Hydrogen implantation effect in copper alloys selected for ITER investigated by positron annihilation spectroscopy

Abstract

Defects in the form of vacancies (loops, voids, etc) created by hydrogen implantation into selected Cu alloys foreseen for the International Thermonuclear Experimental Reactor (ITER) first wall cladding were studied using positron annihilation spectroscopy. The pulsed low-energy positron system, which enables depth profiling of the positron lifetime spectra in the near-surface region (20–460 nm) of hydrogen-implanted copper alloys, was applied, and its results were compared with TRIM calculations and transmission electron microscopy studies. The selected specimens were implanted in the Ion Beam Laboratory of FEI STU Bratislava. The energy of implantation was EH = 2 × 95 keV for the molecular ion beam. The temperature during this process was lower than 90°C. Two implantation doses were chosen for both the alloys: 1.3 × 1019 ions cm−2 (1.1 C cm−2) and 5 × 1018 ions cm−2 (0.4 C cm−2).

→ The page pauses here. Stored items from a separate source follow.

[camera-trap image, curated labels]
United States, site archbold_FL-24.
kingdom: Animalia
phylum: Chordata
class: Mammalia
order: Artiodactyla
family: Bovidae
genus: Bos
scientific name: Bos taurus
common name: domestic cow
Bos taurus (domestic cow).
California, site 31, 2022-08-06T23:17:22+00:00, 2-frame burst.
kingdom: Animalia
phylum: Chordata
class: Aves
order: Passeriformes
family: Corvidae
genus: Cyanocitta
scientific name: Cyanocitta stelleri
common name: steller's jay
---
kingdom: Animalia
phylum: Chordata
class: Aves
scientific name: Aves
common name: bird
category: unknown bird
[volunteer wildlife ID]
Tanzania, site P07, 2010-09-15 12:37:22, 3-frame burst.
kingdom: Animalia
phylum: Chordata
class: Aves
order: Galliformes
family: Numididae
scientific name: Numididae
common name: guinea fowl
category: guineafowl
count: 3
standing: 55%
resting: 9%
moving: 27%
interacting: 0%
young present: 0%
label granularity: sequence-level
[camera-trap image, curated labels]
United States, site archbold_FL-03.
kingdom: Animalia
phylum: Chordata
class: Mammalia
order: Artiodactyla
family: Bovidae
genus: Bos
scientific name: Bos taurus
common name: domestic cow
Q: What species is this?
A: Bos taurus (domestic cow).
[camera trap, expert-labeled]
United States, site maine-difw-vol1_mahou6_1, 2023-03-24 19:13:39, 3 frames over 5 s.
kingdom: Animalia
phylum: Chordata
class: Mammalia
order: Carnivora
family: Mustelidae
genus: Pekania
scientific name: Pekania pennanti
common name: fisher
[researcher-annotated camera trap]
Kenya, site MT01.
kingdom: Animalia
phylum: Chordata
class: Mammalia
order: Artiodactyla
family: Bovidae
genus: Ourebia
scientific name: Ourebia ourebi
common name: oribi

Although the influences of neutrons with energy 14 MeV and protons with energy 95 keV are not the same (differences in energy and existence of proton charge), experimental simulation of radiation damage of ITER construction materials was successfully performed. The results are discussed in terms of microstructural changes of the studied materials upon irradiation. The CuAl25 alloy seems to be more resistant to proton bombardment than CuCrZr.